Correct, it increases the error slightly, but not much. It's already fairly imprecise. Users won't be affected by this imprecision unless they're opening multiple tabs simultaneously, in which case we can safely say they're on multiple pages; there's no benefit to choosing one over the other.

The cost for maintaining the existing veil of precision isn't worth it. It necessitates a lot of locking and writing on high-traffic sites. Most sites are going to solve that by ignoring it or scaling vertically instead of resolving the underlying issue.
 
Thank you for reporting this issue, it has now been resolved. We are aiming to include any changes that have been made in a future XF release (2.2.8).

Change log:
Re-work session activity updates to reduce locking pressure
There may be a delay before changes are rolled out to the XenForo Community.
 
@Jeremy P took this one on and looks good to me.

DATA ROWS:
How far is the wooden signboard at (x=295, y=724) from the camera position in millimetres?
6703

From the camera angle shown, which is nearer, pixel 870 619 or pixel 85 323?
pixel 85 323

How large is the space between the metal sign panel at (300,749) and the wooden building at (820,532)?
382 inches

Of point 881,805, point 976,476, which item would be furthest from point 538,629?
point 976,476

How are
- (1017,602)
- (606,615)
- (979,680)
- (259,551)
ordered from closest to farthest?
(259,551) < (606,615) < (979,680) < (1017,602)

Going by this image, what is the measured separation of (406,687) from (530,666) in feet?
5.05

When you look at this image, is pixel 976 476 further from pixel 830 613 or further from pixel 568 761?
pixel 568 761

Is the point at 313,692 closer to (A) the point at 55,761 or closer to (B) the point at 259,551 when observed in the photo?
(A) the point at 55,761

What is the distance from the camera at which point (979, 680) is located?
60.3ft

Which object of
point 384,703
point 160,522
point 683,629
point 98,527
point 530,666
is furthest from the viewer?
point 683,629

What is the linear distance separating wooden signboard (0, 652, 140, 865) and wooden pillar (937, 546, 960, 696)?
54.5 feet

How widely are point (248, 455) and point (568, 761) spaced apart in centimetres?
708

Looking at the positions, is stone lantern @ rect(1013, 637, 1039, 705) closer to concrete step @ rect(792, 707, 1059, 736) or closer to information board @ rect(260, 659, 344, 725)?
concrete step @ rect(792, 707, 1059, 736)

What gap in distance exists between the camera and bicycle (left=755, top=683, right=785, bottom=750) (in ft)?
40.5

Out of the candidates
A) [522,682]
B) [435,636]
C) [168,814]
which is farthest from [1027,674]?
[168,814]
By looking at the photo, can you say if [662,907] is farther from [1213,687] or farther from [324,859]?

GIVEN PROBLEM 1:
In the forum post, rewrite the section starting with "Thank you for" and going on through "the XenForo Community.", replacing "release" with "version".
GIVEN PROBLEM 2:
Answer these questions using the forum post.
(a) Which XF release is the fix aimed at?
(b) What does maintaining the existing precision require on high-traffic sites?
(c) Who took on the issue?

TASK RESULT 1:
Thank you for reporting this issue, it has now been resolved. We are aiming to include any changes that have been made in a future XF version (2.2.8).

Change log:
Re-work session activity updates to reduce locking pressure
There may be a delay before changes are rolled out to the XenForo Community.

TASK RESULT 2:
(a) 2.2.8
(b) A lot of locking and writing
(c) Jeremy P